Collection entries

•••

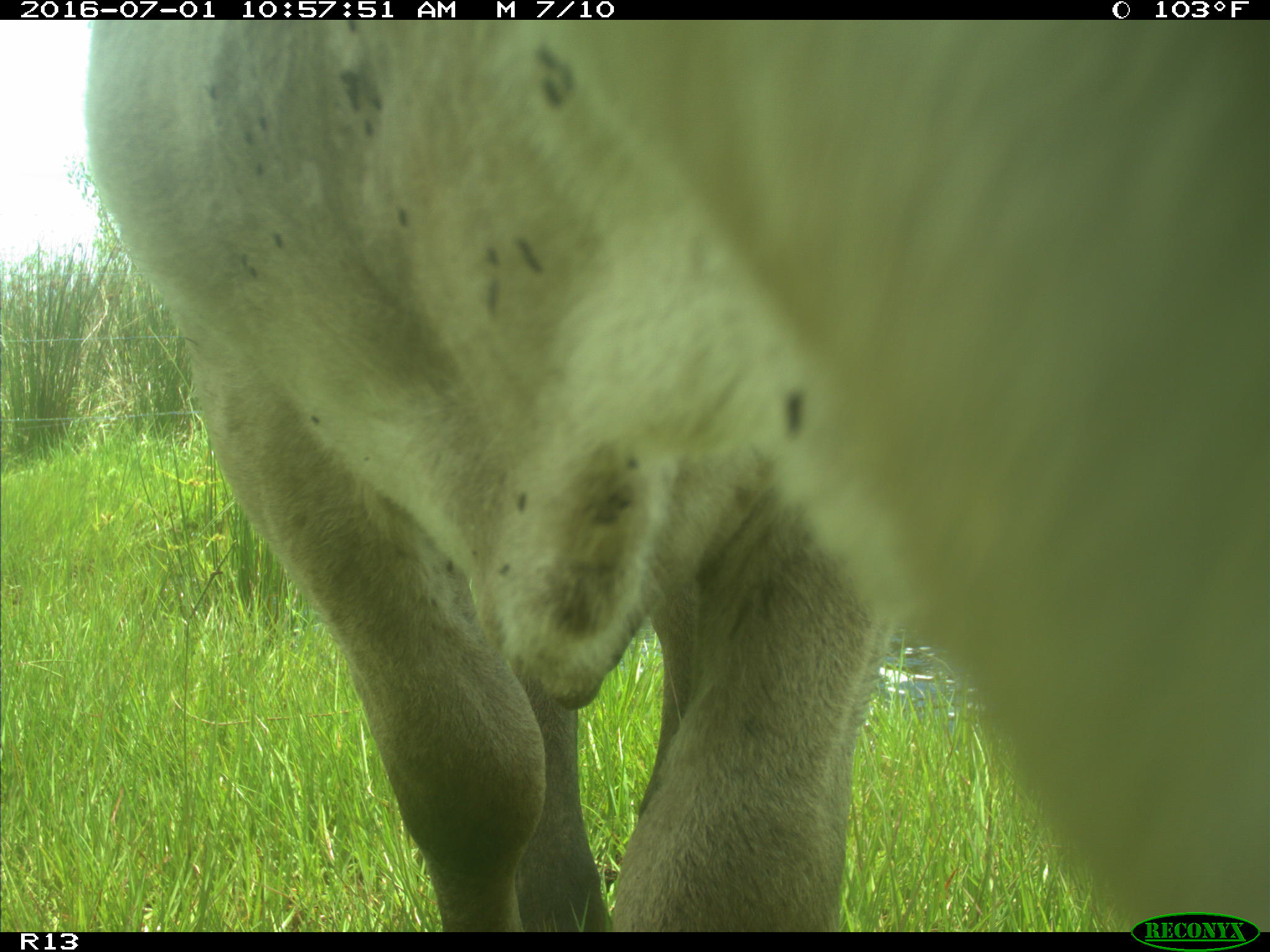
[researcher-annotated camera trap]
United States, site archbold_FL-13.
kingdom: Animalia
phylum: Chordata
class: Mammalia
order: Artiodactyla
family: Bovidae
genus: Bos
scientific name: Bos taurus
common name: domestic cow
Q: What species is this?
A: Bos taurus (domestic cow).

•••

WORK TASK - From the first line to the last, output the data exactly; skip any pictures.

EXPECTED ANSWER -
[researcher-annotated camera trap]
United States, site archbold_FL-13.
kingdom: Animalia
phylum: Chordata
class: Mammalia
order: Artiodactyla
family: Bovidae
genus: Bos
scientific name: Bos taurus
common name: domestic cow
Q: What species is this?
A: Bos taurus (domestic cow).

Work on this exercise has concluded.